Multi-Lingual and Multi-Modal Location Information Extraction (Multi-LM)

Supervisor: Joseph Shingleton

Industry Partner: The Alan Turing Institute and DSO National Laboratories, Singapore

School: Geographical & Earth Sciences

Description:

Project Overview 

The Multi-Lingual and Multi-Modal Location Information Extraction project aims to use both image and textual data to analyse and validate sources of online news and social media posts. Cross validation of locational information extracted from textual data and associated images may help to identify inconsistencies between reported accounts, potentially highlighting sources of online misinformation. In this regard, reliable and accurate geolocation of text and image data will play a crucial role in combatting misinformation, and in aiding counter terrorism efforts. 

Specific work for the placement 

The student will aid in the development of an image-based geocoder. This model uses points of interest and spatial features to associate an image with a pair of geographic coordinates. The model uses features such as text and signage, foliage types, and building styles to geolocate images to within a broad region. A more fine-scale geographic prediction can then be made by using spatial features which are identifiable and projectable onto a map, such as building orientations and road layouts. 

The student will help with the development and testing of this model.
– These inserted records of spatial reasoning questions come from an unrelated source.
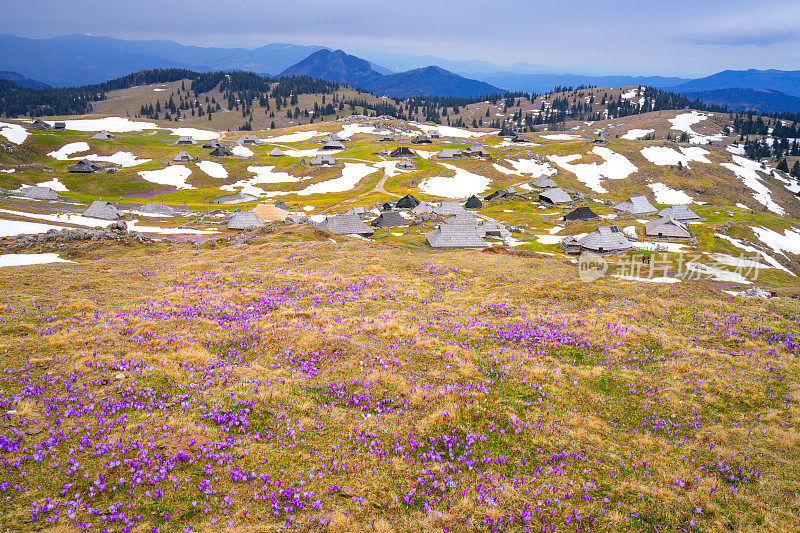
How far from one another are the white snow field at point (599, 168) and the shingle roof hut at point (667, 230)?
2462 inches

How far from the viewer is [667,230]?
7975cm

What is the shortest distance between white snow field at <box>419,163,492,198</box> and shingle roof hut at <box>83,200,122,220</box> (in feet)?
267

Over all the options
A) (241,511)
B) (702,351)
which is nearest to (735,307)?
(702,351)

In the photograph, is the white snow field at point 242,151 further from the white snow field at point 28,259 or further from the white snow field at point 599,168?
the white snow field at point 28,259

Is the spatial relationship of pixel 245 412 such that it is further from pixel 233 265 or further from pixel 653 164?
pixel 653 164

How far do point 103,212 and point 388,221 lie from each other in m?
57.2

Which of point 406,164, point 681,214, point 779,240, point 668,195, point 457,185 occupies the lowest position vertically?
point 779,240

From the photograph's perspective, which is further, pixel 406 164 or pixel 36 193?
pixel 406 164

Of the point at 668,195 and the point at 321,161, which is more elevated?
the point at 321,161

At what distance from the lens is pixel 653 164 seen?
156 meters

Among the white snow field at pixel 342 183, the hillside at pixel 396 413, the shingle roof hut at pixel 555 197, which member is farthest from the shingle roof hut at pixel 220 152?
the hillside at pixel 396 413

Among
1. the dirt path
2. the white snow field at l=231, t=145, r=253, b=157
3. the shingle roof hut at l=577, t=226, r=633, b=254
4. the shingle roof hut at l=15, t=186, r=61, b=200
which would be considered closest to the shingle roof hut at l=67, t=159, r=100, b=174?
the shingle roof hut at l=15, t=186, r=61, b=200

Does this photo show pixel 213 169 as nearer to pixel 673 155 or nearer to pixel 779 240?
pixel 779 240

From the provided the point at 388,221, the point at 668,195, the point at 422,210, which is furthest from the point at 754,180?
the point at 388,221
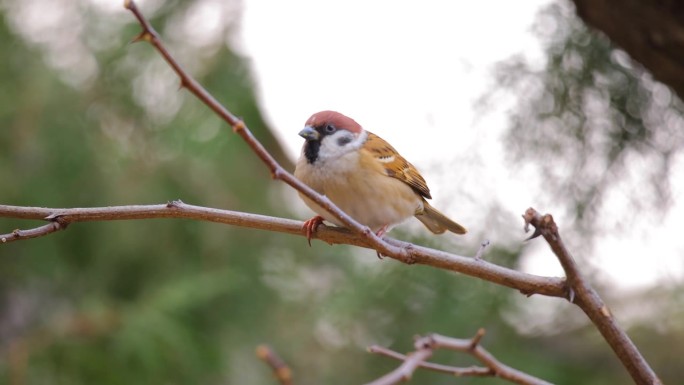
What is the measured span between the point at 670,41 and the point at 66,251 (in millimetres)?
2563

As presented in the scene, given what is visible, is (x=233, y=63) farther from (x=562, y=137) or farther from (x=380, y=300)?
(x=562, y=137)

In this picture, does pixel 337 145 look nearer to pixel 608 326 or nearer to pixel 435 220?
pixel 435 220

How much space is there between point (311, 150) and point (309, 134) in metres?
0.04

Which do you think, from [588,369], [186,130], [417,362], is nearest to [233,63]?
[186,130]

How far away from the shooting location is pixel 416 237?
3.54 m

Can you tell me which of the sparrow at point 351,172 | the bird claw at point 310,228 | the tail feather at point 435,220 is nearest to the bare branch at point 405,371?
the bird claw at point 310,228

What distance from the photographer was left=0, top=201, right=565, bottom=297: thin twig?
148 centimetres

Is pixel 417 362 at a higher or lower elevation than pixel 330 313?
lower

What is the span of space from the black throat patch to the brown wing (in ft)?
0.58

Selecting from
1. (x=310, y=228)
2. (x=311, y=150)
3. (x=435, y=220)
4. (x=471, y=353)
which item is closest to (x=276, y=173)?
(x=471, y=353)

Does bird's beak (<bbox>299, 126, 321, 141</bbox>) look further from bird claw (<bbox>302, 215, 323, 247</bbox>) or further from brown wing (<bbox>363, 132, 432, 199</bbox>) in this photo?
bird claw (<bbox>302, 215, 323, 247</bbox>)

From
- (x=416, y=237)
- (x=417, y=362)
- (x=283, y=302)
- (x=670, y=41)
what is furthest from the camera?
(x=283, y=302)

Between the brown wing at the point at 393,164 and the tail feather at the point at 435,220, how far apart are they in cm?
8

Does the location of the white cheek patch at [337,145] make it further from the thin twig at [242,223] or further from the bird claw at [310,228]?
the thin twig at [242,223]
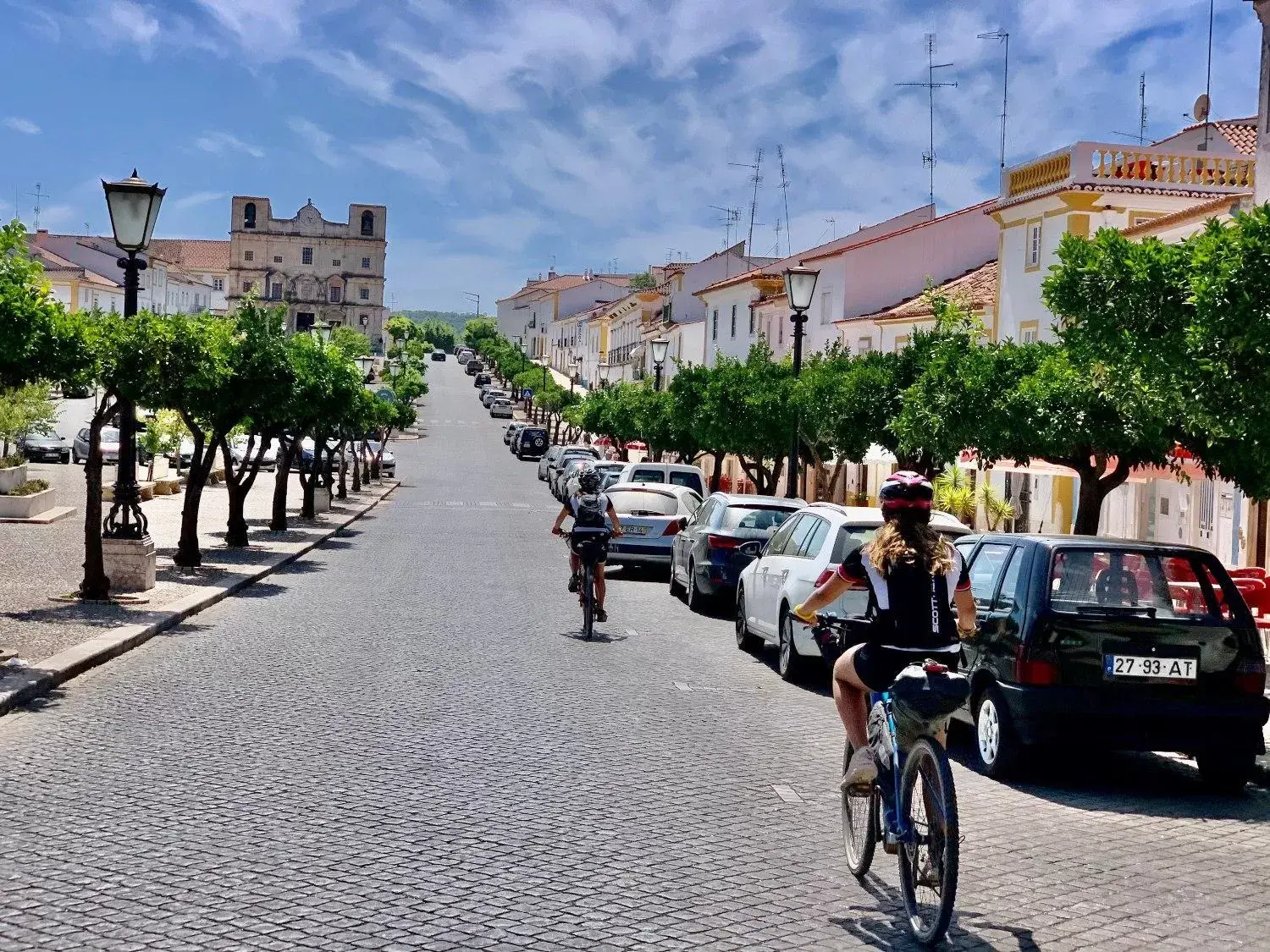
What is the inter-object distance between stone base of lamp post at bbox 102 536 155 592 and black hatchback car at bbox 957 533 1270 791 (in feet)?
38.3

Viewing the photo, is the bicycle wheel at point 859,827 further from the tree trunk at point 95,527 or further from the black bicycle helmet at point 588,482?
the tree trunk at point 95,527

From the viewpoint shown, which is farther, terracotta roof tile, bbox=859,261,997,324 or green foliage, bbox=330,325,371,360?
terracotta roof tile, bbox=859,261,997,324

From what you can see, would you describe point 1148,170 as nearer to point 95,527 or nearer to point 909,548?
point 95,527

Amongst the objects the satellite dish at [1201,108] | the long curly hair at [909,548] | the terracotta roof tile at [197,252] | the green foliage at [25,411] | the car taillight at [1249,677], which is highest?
the terracotta roof tile at [197,252]

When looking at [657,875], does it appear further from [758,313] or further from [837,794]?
[758,313]

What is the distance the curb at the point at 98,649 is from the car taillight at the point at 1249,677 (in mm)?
7831

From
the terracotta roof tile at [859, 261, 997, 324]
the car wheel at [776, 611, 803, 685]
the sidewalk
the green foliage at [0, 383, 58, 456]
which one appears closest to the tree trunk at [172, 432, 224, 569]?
the sidewalk

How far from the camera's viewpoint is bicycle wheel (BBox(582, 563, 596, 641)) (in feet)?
54.7

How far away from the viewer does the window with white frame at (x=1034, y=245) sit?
34969 millimetres

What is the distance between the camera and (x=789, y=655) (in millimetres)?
14148

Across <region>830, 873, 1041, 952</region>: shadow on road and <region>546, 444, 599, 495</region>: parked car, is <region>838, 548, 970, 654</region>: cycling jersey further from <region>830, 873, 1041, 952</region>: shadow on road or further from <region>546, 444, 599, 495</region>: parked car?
<region>546, 444, 599, 495</region>: parked car

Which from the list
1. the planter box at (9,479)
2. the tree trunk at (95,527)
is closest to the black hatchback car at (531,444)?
the planter box at (9,479)

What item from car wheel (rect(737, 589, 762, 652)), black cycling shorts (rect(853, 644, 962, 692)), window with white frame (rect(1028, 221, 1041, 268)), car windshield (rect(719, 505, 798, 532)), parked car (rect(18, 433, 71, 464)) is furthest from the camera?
parked car (rect(18, 433, 71, 464))

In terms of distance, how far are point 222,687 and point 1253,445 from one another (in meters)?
8.39
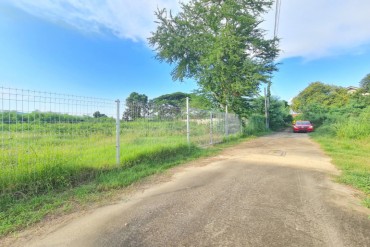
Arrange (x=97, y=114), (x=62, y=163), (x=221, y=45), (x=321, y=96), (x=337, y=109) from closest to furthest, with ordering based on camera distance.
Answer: (x=62, y=163), (x=97, y=114), (x=221, y=45), (x=337, y=109), (x=321, y=96)

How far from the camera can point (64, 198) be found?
3.57 m

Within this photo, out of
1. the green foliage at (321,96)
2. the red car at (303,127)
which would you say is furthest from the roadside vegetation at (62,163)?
the green foliage at (321,96)

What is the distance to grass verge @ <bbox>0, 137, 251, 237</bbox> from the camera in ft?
9.45

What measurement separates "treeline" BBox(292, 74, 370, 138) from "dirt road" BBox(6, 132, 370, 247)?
1048 centimetres

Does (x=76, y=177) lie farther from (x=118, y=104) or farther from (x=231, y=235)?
(x=231, y=235)

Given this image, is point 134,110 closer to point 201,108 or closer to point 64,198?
point 64,198

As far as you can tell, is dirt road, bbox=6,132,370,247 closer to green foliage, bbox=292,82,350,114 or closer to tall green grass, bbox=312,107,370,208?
tall green grass, bbox=312,107,370,208

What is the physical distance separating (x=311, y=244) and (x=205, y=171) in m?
3.38

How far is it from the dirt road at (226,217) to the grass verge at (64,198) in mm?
369

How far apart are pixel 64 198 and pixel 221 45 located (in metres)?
14.5

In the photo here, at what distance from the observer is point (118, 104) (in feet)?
17.8

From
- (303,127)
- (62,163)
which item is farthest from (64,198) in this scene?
(303,127)

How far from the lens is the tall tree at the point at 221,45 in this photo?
16109mm

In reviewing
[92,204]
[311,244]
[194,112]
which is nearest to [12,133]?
[92,204]
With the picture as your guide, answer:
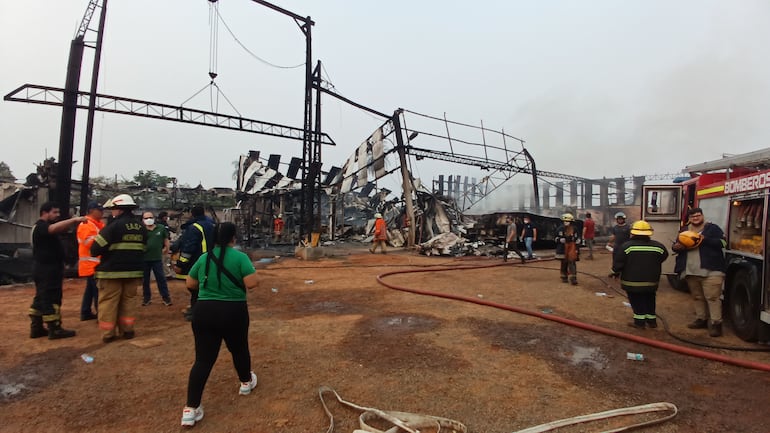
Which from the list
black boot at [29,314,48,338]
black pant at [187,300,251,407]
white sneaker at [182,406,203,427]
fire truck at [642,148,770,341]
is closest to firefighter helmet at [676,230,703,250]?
fire truck at [642,148,770,341]

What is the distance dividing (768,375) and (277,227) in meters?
19.2

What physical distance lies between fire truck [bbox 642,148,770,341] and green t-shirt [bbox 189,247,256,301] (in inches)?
205

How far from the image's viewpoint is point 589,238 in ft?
43.8

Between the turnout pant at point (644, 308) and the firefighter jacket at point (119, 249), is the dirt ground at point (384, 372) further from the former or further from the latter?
the firefighter jacket at point (119, 249)

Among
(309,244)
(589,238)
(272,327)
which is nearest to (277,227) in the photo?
(309,244)

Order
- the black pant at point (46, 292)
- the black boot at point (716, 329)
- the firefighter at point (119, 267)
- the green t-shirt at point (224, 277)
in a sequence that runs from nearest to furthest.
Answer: the green t-shirt at point (224, 277)
the firefighter at point (119, 267)
the black pant at point (46, 292)
the black boot at point (716, 329)

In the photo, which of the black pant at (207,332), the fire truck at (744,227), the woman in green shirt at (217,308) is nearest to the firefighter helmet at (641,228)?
the fire truck at (744,227)

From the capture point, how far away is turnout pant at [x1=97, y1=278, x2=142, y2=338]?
14.9 ft

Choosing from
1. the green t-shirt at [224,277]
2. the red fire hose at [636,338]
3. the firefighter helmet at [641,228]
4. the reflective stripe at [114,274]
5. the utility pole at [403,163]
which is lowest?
the red fire hose at [636,338]

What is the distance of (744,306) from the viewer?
4770 millimetres

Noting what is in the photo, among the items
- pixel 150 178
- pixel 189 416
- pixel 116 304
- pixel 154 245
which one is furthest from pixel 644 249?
pixel 150 178

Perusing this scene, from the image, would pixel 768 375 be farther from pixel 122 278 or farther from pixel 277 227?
pixel 277 227

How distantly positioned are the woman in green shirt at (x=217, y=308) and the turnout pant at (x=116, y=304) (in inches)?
86.4

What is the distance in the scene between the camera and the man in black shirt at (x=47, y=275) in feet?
15.1
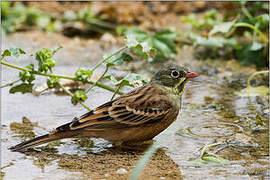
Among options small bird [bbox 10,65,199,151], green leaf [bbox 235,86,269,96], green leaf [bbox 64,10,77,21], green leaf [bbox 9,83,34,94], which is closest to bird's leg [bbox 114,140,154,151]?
small bird [bbox 10,65,199,151]

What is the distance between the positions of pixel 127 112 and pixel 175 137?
2.30 ft

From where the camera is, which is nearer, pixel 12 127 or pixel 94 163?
pixel 94 163

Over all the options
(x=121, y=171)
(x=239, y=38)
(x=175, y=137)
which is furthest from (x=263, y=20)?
(x=121, y=171)

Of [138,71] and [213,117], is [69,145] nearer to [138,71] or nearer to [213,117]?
[213,117]

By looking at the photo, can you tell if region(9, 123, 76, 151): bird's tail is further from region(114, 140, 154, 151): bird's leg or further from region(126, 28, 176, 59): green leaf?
region(126, 28, 176, 59): green leaf

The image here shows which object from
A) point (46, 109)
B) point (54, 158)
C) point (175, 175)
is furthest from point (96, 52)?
point (175, 175)

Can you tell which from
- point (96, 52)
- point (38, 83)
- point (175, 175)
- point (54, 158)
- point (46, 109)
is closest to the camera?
point (175, 175)

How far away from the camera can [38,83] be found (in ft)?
23.4

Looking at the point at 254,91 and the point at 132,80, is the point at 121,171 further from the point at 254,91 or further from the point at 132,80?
the point at 254,91

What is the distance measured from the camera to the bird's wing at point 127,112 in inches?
195

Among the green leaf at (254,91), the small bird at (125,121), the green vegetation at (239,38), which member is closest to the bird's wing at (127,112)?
the small bird at (125,121)

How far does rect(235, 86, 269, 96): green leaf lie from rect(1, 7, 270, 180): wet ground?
0.38ft

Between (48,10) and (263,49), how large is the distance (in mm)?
4889

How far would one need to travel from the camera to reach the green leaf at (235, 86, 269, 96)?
261 inches
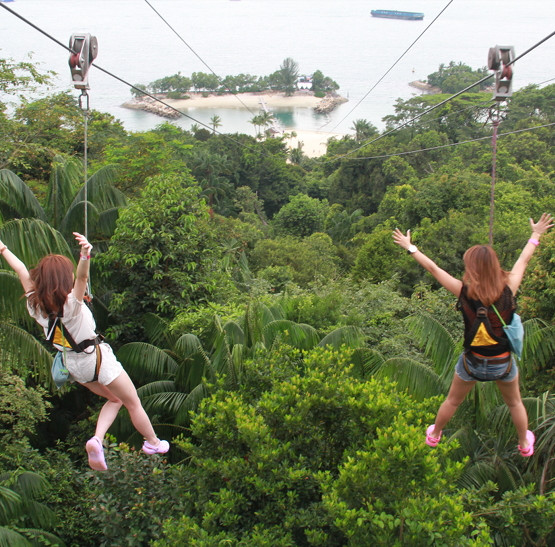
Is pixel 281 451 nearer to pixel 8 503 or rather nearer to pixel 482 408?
pixel 482 408

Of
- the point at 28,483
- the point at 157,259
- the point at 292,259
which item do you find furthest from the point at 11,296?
the point at 292,259

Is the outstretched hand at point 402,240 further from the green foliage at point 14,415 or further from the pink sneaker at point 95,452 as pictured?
the green foliage at point 14,415

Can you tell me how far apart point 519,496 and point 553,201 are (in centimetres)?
2265

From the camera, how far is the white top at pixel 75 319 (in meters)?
3.49

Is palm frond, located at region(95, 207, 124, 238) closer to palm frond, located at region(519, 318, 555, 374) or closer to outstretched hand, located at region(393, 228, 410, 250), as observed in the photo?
palm frond, located at region(519, 318, 555, 374)

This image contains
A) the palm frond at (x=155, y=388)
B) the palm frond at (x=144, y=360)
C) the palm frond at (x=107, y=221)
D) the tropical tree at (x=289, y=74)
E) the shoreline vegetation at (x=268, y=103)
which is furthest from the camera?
the tropical tree at (x=289, y=74)

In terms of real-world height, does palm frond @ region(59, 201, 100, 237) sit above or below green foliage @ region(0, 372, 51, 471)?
above

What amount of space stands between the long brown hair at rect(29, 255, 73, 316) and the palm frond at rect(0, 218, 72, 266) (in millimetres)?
3196

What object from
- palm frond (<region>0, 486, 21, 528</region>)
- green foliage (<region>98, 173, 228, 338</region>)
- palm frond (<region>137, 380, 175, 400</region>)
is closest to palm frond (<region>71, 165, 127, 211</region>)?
green foliage (<region>98, 173, 228, 338</region>)

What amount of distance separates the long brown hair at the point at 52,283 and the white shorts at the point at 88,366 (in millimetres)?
377

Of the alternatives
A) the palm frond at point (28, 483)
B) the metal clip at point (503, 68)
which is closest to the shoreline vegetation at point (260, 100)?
the palm frond at point (28, 483)

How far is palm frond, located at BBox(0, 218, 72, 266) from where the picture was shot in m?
6.34

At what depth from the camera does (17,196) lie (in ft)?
25.7

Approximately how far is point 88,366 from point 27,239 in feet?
10.9
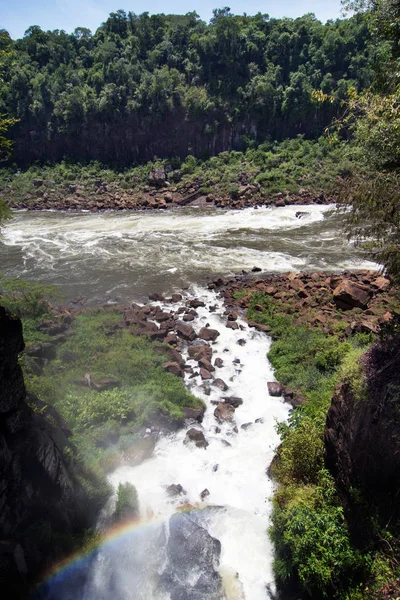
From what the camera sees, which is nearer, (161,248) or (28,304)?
(28,304)

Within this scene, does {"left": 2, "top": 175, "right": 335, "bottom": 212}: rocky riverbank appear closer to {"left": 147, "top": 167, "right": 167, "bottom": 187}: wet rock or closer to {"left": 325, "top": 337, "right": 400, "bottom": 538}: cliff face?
{"left": 147, "top": 167, "right": 167, "bottom": 187}: wet rock

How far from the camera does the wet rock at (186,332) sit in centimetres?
1566

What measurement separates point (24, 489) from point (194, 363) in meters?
7.84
This will involve working closely with the project supervisor and other staff working on the project to help develop the code-base, curate and annotate appropriate training and testing data, and test the model on the curated data.  

Potential deliverables 

  • A developed and curated dataset of image and textual data with appropriate geotagging.  
  • Contribution to a Python software package associated with the project. 
  • Contribution to an academic publication in the field of computer vision and geographic information extraction.  
  • Presentation of the work at an internal symposium.  
  • Presentation of the work to the wider academic community, e.g. the Alan Turing Institute.